FPGAs have been around since the mid 80s, and have proven popular as a means to prototype Application Specific Integrated Circuits (ASICs) or create specialist hardware where the production volume doesn’t justify fabricating an ASIC. For a typical application, the speed of dedicated hardware can be around 1000 times faster than software running on a CPU, and FPGA fabrication has benefited from Moore’s Law improvements over time so that speed advantage has remained in place over the last few decades. Unfortunately the FPGA speed advantage has been difficult and expensive to exploit, as the devices need to be programmed using a Hardware Description Language (HDL) such as Verilog or VHDL. Attempts have been made to program FPGAs in higher level languages like C and frameworks such as OpenCL, but there’s often a tradeoff between simplicity and speed.
The F1 instance, type offers Xilinx UltraScale+ VU9P devices, which are fabricated using a 16nm process. Each chip offers just over 2.5 million logic elements. The FPGAs are connected to the CPU and memory by a PCIe x16 interface, delivering up to 12 Gbps of bidirectional communications with shared access to the same memory space. Where there are multiple FPGAs within an instance they can also share access to a 400 Gbps bidirectional ring for low latency communications. Although that all sounds pretty impressive, it will be a disappointment to those who’ve been making use of FPGAs utilising QuickPath Interconnect (QPI), as QPI offers even high bandwidth and lower latency for an FPGA placed into a CPU socket. The bidirectional ring will however prove advantageous to designs that harness more than one FPGA.
Getting a working tool chain to start FPGA programming can often be a challenge, and Amazon have addressed this by offering Amazon Machine Images (AMIs) containing design and verification tools. The FPGAs can be coded using VHDL or Verilog, and verified with Xilinx Vivado Design Suite. Once a design is complete it can be packaged into an Amazon FPGA Image (AFI), which extends on the usual AMI. AFIs can then be listed in the AWS Marketplace so that FPGA based applications can be offered to others.

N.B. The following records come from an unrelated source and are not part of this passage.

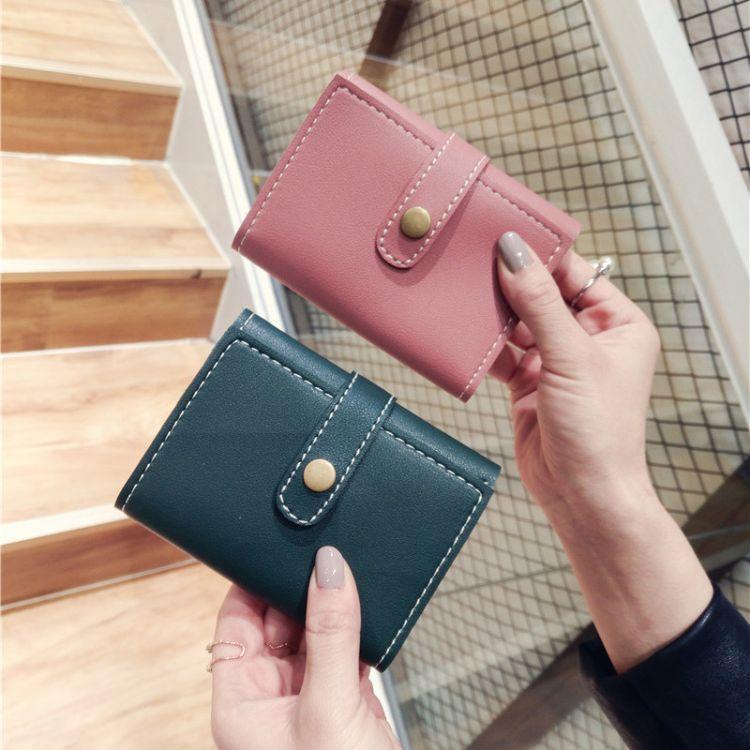 2017新款韩版钱包女短款三折超薄钱夹迷你卡包夏季热销皮带零钱包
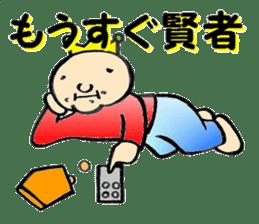 NITO daily life conversation sticker #946632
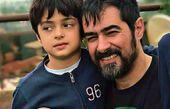 شهاب حسینی و پسر زیبایش+عکس
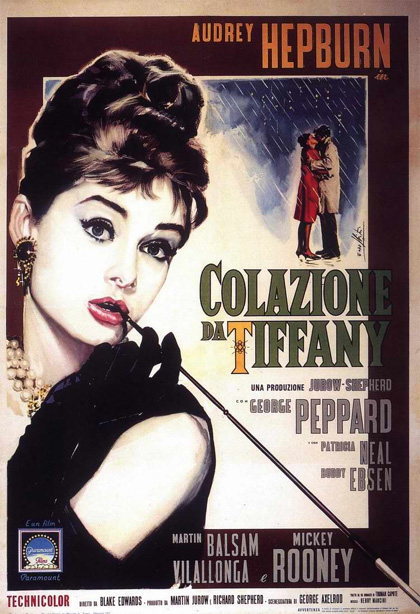 Colazione da Tiffany - Film 1961 - New York 1960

FPGAs get used in applications where the time investment to program the hardware pays off in scale or latency savings versus software on general purpose CPUs. Typical examples are line speed deep packet inspection in networks (e.g. Xilinx paper [pdf]), low latency trading systems in financial services (e.g. University of Heidelberg paper [pdf]), optimisation of search engines (e.g. Microsoft Project Catapult), and machine learning (e.g. it seems that the Tensor Processing Unit [TPU] was prototyped with FPGA). Some of those use cases are very network centric, which implies that the traffic will need to migrate to the AWS network for FPGA to be useful. For example, AWS would have to displace existing colocation providers as the prefered venue for trading and financial market liquidity for low latency trading to make sense as an application. In the short term, it’s likely that F1 will mostly be used for machine learning and specialist data analysis applications.

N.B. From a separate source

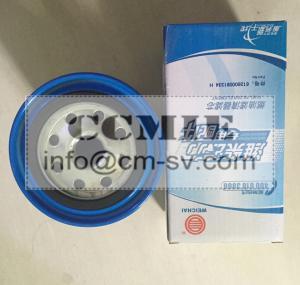 Quality 1.5KG WEICHAI Engine Parts Fuel Oil Disel Filter Cartridge WK 962/7 for sale
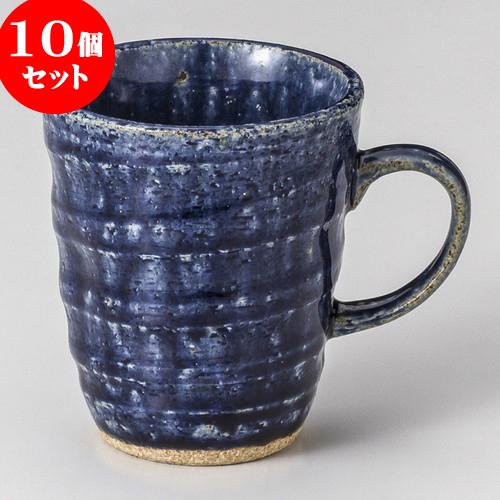10個セット マグカップ 紺青マグ [ 11.5 x 8 x 10cm 320cc ]   マグ マグカップ コーヒー 紅茶 ティー 人気 おすすめ 食器 洋食器 業務用 飲食店 カフェ うつわ 器 おしゃれ かわいい ギフト プレゼント 引き出物 誕生日 贈り物 贈答品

One of the surprises with F1 is that it isn’t based on Intel’s Xeon chips that combine CPU and FPGA on the same die, which comes as a result of Intel’s acquisition of Altera in 2015; so perhaps there will be an F2 instance type not too far away. The availability of FPGAs as a service will also significantly reduce the cost of entry barriers to using the technology, which could spur a fresh round of effort towards simplifying the developer experience. One early sign of this happening is Reconfigure.io announcement of a platform that provides Go language support for FPGA accelerators, so Communication Sequential Goroutines in software could become Communication Parallel Goroutines in silicon. It's also worth noting that development boards like MyStorm are making FPGAs and their development to hopbbyists and ethusiasts.